■ WHAT TO PRODUCE ■
Set down the material below in full, matching it exactly.

━━━ DATASET EXCERPTS

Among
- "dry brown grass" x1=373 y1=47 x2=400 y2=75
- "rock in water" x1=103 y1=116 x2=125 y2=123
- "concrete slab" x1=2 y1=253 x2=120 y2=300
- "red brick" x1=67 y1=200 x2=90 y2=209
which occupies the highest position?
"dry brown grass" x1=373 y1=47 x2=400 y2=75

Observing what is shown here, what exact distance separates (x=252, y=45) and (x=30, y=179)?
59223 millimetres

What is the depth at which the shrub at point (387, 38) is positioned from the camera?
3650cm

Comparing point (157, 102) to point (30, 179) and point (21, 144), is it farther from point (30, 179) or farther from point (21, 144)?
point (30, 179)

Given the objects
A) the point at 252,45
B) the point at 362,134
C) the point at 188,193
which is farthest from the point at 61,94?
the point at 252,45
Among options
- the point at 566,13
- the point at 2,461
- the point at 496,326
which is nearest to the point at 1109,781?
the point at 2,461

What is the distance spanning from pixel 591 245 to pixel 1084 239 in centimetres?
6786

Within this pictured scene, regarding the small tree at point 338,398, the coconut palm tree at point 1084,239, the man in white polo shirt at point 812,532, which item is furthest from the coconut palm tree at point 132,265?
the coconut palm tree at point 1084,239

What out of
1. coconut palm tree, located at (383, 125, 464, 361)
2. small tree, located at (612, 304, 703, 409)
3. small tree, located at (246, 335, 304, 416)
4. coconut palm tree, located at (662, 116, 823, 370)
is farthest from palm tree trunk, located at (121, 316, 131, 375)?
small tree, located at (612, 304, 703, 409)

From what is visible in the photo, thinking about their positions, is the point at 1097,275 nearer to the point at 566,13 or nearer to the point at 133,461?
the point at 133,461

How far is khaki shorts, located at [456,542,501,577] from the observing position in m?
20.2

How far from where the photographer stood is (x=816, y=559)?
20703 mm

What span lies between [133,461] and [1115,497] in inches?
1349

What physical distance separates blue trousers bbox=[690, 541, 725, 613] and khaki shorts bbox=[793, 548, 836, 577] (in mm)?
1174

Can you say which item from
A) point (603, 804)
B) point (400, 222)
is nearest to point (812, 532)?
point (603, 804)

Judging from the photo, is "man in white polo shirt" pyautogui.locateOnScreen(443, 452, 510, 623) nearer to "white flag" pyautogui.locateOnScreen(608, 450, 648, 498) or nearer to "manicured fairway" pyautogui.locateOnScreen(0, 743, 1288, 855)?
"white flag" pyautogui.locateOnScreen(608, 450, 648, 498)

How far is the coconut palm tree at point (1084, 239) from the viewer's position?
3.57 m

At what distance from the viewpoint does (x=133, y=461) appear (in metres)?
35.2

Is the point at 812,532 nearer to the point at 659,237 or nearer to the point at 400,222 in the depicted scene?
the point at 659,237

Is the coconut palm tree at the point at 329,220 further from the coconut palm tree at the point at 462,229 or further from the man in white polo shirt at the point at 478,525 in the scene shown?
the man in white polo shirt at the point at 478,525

━━━━━━

■ RESPONSE BELOW ■
Among
- "dry brown grass" x1=373 y1=47 x2=400 y2=75
- "rock in water" x1=103 y1=116 x2=125 y2=123
- "concrete slab" x1=2 y1=253 x2=120 y2=300
- "red brick" x1=67 y1=200 x2=90 y2=209
which occupies the highest position?
"dry brown grass" x1=373 y1=47 x2=400 y2=75

Observing what is shown here, what exact distance separates (x=252, y=45) and (x=30, y=179)?
59223 millimetres

What is the depth at which the shrub at point (387, 38) is positioned from the camera?
3650cm

Comparing point (157, 102) to point (30, 179) and point (21, 144), is it farther from point (30, 179) or farther from point (21, 144)?
point (30, 179)

Given the objects
A) the point at 252,45
B) the point at 362,134
C) the point at 188,193
which is farthest from the point at 61,94?
the point at 252,45
Among options
- the point at 566,13
- the point at 2,461
- the point at 496,326
which is nearest to the point at 1109,781?
the point at 2,461

What is the distance spanning from pixel 591 245 to pixel 1084 239 in centimetres?
6786

Within this pictured scene, regarding the small tree at point 338,398, the coconut palm tree at point 1084,239, the man in white polo shirt at point 812,532, which item is furthest from the coconut palm tree at point 132,265?
the coconut palm tree at point 1084,239

What out of
1. coconut palm tree, located at (383, 125, 464, 361)
2. small tree, located at (612, 304, 703, 409)
3. small tree, located at (246, 335, 304, 416)
4. coconut palm tree, located at (662, 116, 823, 370)
is farthest from palm tree trunk, located at (121, 316, 131, 375)?
small tree, located at (612, 304, 703, 409)

From what is visible in the photo, thinking about their positions, is the point at 1097,275 nearer to the point at 566,13 or nearer to the point at 133,461?
the point at 133,461

How far is khaki shorts, located at [456,542,501,577] from the observing position in m?
20.2

How far from where the photographer stood is (x=816, y=559)?
20703 mm

What span lies between [133,461] and [1115,497] in inches?
1349

What physical distance separates blue trousers bbox=[690, 541, 725, 613] and khaki shorts bbox=[793, 548, 836, 577] (in mm)?
1174

Can you say which item from
A) point (603, 804)
B) point (400, 222)
is nearest to point (812, 532)?
point (603, 804)

Judging from the photo, is "man in white polo shirt" pyautogui.locateOnScreen(443, 452, 510, 623) nearer to "white flag" pyautogui.locateOnScreen(608, 450, 648, 498) or nearer to "manicured fairway" pyautogui.locateOnScreen(0, 743, 1288, 855)?
"white flag" pyautogui.locateOnScreen(608, 450, 648, 498)

How far is the coconut palm tree at point (1084, 239) from the viewer's position?
3.57 m

At what distance from the viewpoint does (x=133, y=461) appear (in metres)?
35.2

Is the point at 812,532 nearer to the point at 659,237 or nearer to the point at 400,222 in the depicted scene?
the point at 659,237

Is the coconut palm tree at the point at 329,220 further from the coconut palm tree at the point at 462,229 or further from the man in white polo shirt at the point at 478,525 in the scene shown?
the man in white polo shirt at the point at 478,525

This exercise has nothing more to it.